Pendant l'été, chaque week-end, Laure Dautriche vous raconte l'histoire d'un chef-d'œuvre qui a été créé pendant un été. Ce dimanche, "Le Boléro" de Ravel
"Les œuvres de l'été", avec Laure Dautriche. Laure, vous nous parlez aujourd'hui d'une œuvre universellement connue… Le Boléro de Ravel, composé pendant l'été 1928. L'une des pièces les plus célèbres de tout le répertoire musical.
Oui, qui n'a pas été envoûté dès la première écoute du Boléro de Ravel ? Même si l'oeuvre est aujourd'hui souvent jouée en version de concert, A l'origine, c'est une musique de ballet ! C’est l’une des amies de Ravel, une ancienne danseuse étoile des Ballets Russes qui demande au compositeur d'écrire une musique sur laquelle elle pourrait danser. Elle aimerait un ballet dans le goût espagnol. Ravel pense à cette danse à trois temps, venue de l'Espagne : le Boléro. Pourquoi ne pas inventer une musique de ballet sur un motif simple, qui serait le ferment d’une nouvelle expérience ? Ravel cherche une idée. Alors qu’il séjourne sur la côte Basque en ce mois de juin 1928, un matin de juillet, il tapote une mélodie au piano. Et choisit surtout comme socle une cellule rythmique. C'est son point de départ pour composer, la contrainte qu'il s'est fixée. Le Boléro vient de naître.
La réussite de la pièce repose sur la répétition obsédante de 16 mesures. Reprise par les instruments successifs. Il remplit ainsi un vide initial avec tout l’orchestre progressivement. Ravel répète ces quelques notes sans cesse, sans changer la mélodie, mais en faisant monter graduellement l’orchestre. Ravel aurait dit alors à un interlocuteur : "Avec un peu de chance, ça marchera".
Ravel ici casse clairement les cadres de la musique, ça ne ressemble en rien à ce qu'on entendait avant.

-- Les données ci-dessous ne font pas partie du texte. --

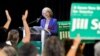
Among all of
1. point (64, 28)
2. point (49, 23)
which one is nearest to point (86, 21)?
point (64, 28)

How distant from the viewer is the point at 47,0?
987cm

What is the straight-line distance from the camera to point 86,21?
27.5ft

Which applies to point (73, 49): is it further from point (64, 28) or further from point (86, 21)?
point (64, 28)

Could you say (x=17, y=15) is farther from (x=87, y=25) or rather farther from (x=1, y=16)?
(x=87, y=25)

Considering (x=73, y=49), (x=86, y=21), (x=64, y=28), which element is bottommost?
(x=64, y=28)

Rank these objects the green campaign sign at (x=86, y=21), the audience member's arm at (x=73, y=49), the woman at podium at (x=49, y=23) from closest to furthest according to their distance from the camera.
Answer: the audience member's arm at (x=73, y=49) < the woman at podium at (x=49, y=23) < the green campaign sign at (x=86, y=21)

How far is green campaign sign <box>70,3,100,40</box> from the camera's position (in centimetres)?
830

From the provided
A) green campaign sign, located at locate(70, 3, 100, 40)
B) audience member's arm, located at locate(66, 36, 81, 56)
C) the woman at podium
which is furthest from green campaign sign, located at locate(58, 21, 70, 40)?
audience member's arm, located at locate(66, 36, 81, 56)

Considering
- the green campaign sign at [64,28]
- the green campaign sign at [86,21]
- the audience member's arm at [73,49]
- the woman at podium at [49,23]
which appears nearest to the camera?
the audience member's arm at [73,49]

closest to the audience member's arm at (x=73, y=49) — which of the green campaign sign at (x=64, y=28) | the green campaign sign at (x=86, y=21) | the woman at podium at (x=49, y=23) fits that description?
the woman at podium at (x=49, y=23)

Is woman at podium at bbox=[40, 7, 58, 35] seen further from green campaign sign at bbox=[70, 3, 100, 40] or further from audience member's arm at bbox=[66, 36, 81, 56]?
audience member's arm at bbox=[66, 36, 81, 56]

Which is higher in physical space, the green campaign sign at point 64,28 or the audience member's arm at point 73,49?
the audience member's arm at point 73,49

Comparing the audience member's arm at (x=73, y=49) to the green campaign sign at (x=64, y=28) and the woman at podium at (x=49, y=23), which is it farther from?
the green campaign sign at (x=64, y=28)

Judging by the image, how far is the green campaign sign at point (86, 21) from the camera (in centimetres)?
830
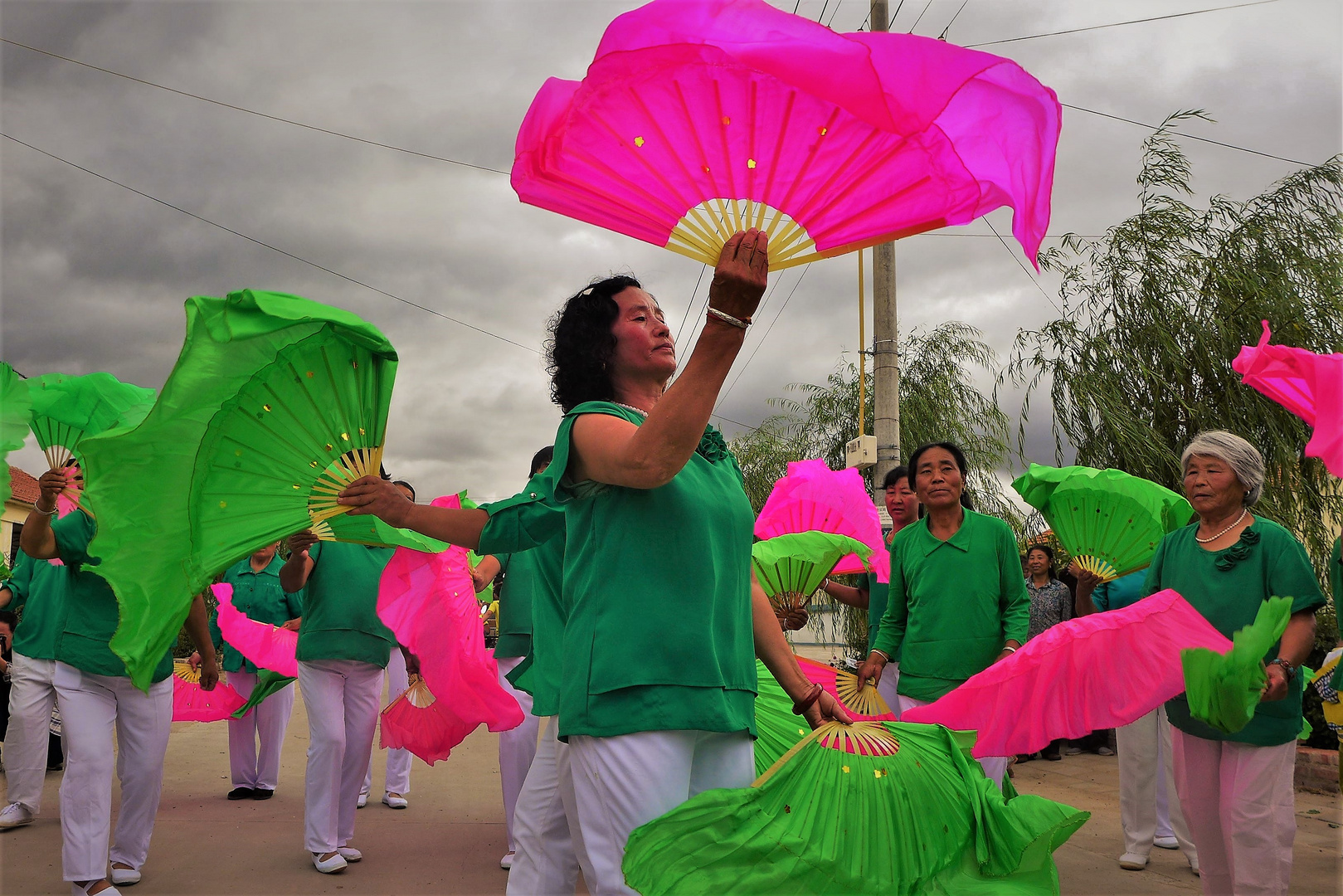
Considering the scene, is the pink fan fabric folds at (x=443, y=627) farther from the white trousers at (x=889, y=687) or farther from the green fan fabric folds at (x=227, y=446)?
the white trousers at (x=889, y=687)

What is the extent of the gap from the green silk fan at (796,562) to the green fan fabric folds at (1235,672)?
2.66 m

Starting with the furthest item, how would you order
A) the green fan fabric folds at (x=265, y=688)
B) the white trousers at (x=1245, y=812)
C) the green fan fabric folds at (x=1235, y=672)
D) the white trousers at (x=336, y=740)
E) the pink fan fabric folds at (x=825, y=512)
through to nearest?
the green fan fabric folds at (x=265, y=688)
the pink fan fabric folds at (x=825, y=512)
the white trousers at (x=336, y=740)
the white trousers at (x=1245, y=812)
the green fan fabric folds at (x=1235, y=672)

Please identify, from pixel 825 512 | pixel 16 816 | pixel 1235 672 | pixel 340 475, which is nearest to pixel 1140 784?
pixel 825 512

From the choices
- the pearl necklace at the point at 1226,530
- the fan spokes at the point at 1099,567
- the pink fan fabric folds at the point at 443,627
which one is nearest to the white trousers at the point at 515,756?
the pink fan fabric folds at the point at 443,627

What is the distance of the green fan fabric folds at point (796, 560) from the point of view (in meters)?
4.94

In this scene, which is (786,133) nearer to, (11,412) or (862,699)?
(11,412)

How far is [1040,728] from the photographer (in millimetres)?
2715

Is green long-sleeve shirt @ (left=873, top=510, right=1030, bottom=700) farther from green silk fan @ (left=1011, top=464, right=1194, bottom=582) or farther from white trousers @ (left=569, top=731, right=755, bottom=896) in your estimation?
white trousers @ (left=569, top=731, right=755, bottom=896)

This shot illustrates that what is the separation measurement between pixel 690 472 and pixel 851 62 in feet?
2.84

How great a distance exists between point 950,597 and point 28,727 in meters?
5.06

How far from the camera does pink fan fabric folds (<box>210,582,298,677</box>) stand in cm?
661

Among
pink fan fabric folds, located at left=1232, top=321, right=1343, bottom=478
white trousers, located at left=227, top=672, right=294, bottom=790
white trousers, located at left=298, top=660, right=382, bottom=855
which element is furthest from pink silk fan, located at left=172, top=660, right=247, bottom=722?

Oui, complètement, et cette période de l'entre deux guerres, c'est l'occasion d'expérimenter quelque chose de radicalement nouveau. A la même époque, en Peinture, certains manifestent déjà une volonté de faire table-rase, de peindre de façon abstraite. Ravel est séduit par le concept, Cherche-t-il à le porter en musique ? Sans doute, oui. Il s'interdit donc de varier une longue mélodie. Il n'y a pas d'accélération, pas de changement de rythme. Juste une augmentation progressive de la masse instrumentale. C'est une page grandiose écrite avec le matériau le plus économe possible.
La mélodie paraît simple et pourtant, essayez de chanter le Boléro ou de siffler quelques notes ? Pas si facile... Les variations sont subtiles. Jamais la monotonie ne s’installe. Pendant 17 minutes, la caisse claire joue le même rythme : 4.000 coups de baguette. Avec le crescendo de l’orchestre. Il commence seulement avec la caisse claire et la flûte et augmente la masse instrumentale. Avec une mélodie qui a quelque chose d'hypnotique. En entendant l'oeuvre terminée, une auditrice aurait crié: "Au fou !" Ravel a alors répondu : "Celle-là, elle a compris". Le Boléro est devenu un tube qui n'a cessé d'inspirer le monde des arts depuis sa création. Cinéastes, chorégraphes ou musiciens ont utilisé le Boléro. Les humoristes Pierre Dac et Francis Blanche ont même fait une version vocale du Boléro en 1959.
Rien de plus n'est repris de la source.